Briefing reporters following the MPC’s meeting, Reserve Bank Governor Lesetja Kganyago said the bank will not hesitate to revise the move if the need arises, noting that the central bank also remains concerned about the inflation outlookl.
Underlying demand in the economy is extremely weak and the MPC is concerned about the deterioration in the growth outlook over the forecast period. This decline is broad-based,” said Kganyago.
It is unclear where the drivers of accelerated growth will come from in the absence of credible structural policy initiatives that will reduce uncertainty and increase business and consumer confidence. The MPC assesses the risks to the revised growth forecast to be slightly on the downside.”
At the same time, the central bank remains concerned about the country’s inflation outlook, saying that inflation expectations remain sticky at the upper end of its 6.0 per cent benchmark, the Governor said.
Headline consumer inflation released by Statistics South Africa (Stats SA) on Wednesday showed that inflation eased to 5.1 per cent year-on-year in June, down from 5.4 per cent in May.
The downward revision of the repo rate surprised economists, who had expected the MPC to keep the rate unchanged at 7.0 per cent.
The MPC also said that while the Rand had more or less remained unchanged since the last MPC meeting in May, it was volatile. Kganyago said the currency remains vulnerable to global shocks and a possible credit ratings downgrade.

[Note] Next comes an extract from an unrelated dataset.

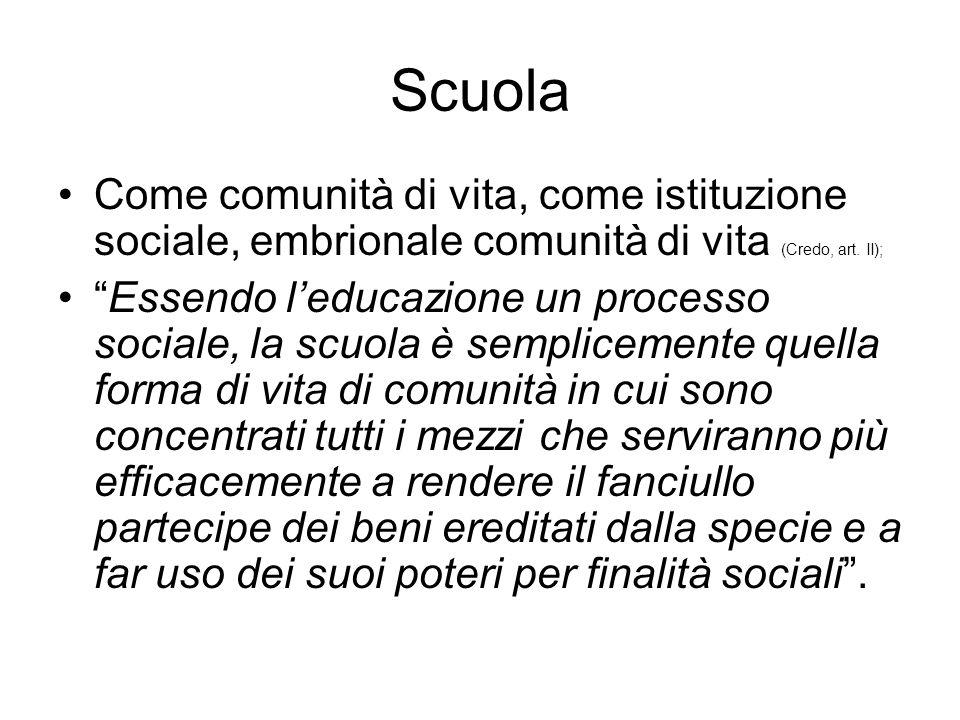 Scuola Come comunità di vita, come istituzione sociale, embrionale comunità di vita (Credo, art. II);
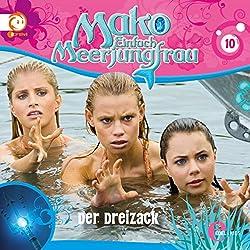 Der Dreizack (Mako - Einfach Meerjungfrau 10)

A further upside risk relates to the possible supply side shock of a large electricity tariff increase from July 2018. National power utility Eskom has approached the National Energy Regulator of South Africa (Nersa) for a tariff increase of around 20 per cetnt, but the current forecast assumes an increase of 8.0 per cent. This assumption will be adjusted in line with any new determinations made by Nersa.
The central bank revised downwards the country’s growth outlook from 1.0 per cent to 0.5 per cent in 2017. It said a moderate petrol price hike is likely in August following a decrease of between 69 and 68 cents in July.
The repo rate was raised to 7.0 per cent at the MPC’s March 2016 meeting.
Kganyago said four members of the MPC preferred a reduction, while two members preferred an unchanged stance.